Mixed dementia is a complex form of dementia in which heterogeneous disease states co-exist, the most
common being pathologic characteristics of vascular dementia (VaD), such as chronic stroke infarcts, alongside
pathologic characteristics of Alzheimer’s disease (AD). It is unknown precisely how many patients presently
diagnosed with a particular type of dementia actually have mixed dementia, however post-mortem analyses
suggest that the condition may be present in nearly 50% of patients clinically diagnosed with AD. Yet despite the
frequent co-existence of VaD and AD, little is known about how these diseases influence each other, in part due
to the lack of adequate animal models of mixed dementia, and there are no proven disease modifying therapies.

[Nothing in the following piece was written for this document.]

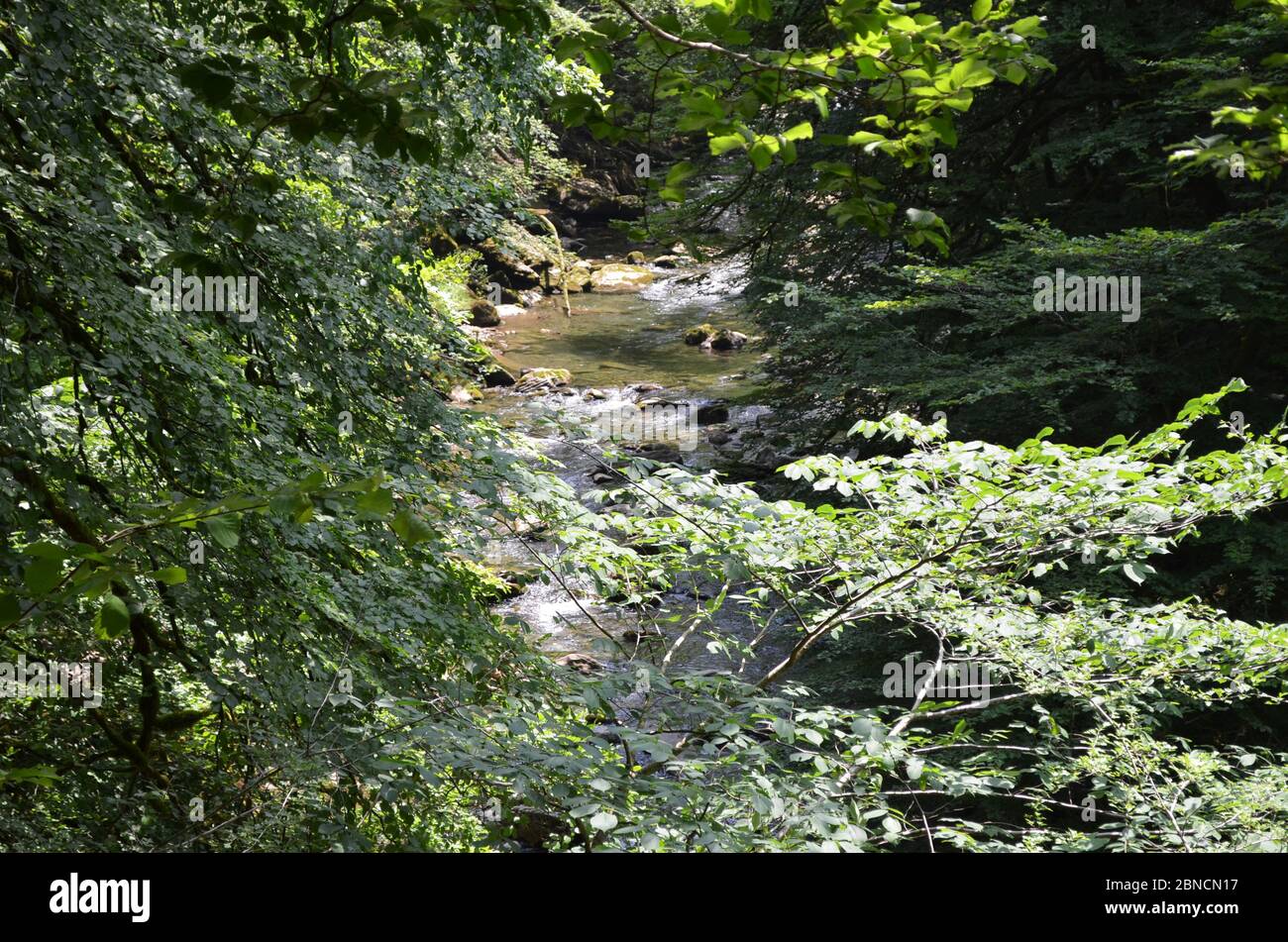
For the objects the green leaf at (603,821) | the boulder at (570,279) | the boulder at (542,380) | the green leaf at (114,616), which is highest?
the green leaf at (114,616)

To address this need, the goal of this proposal is to test if a first-in-class small molecule, orally bioavailable p75
neurotrophin receptor (p75NTR) ligand, LM11A-31, currently in Phase IIa clinical trials for the treatment of AD,
also has efficacy in two different mouse models of post-stroke mixed dementia. The first, is an innovative model
of post-stroke mixed dementia in which in the weeks following stroke, aged wildtype (wt) mice exhibit cholinergic
neurodegeneration along with the appearance of neuritic plaques resembling those found in AD (Aim 1). The
second, is a transgenic mouse model of mixed dementia in which aged AßPPL/S mice that have undergone a
stroke develop more severe AD pathology than their age-matched counterparts (Aim 2). In both of these models,
mice also develop delayed cognitive impairments in the weeks after stroke. Positive results obtained here would
be the first validation that p75NTR is an effective therapeutic target in two post-stroke mixed dementia models,
and could fast-track LM11A-31 into post-stroke mixed dementia clinical testing.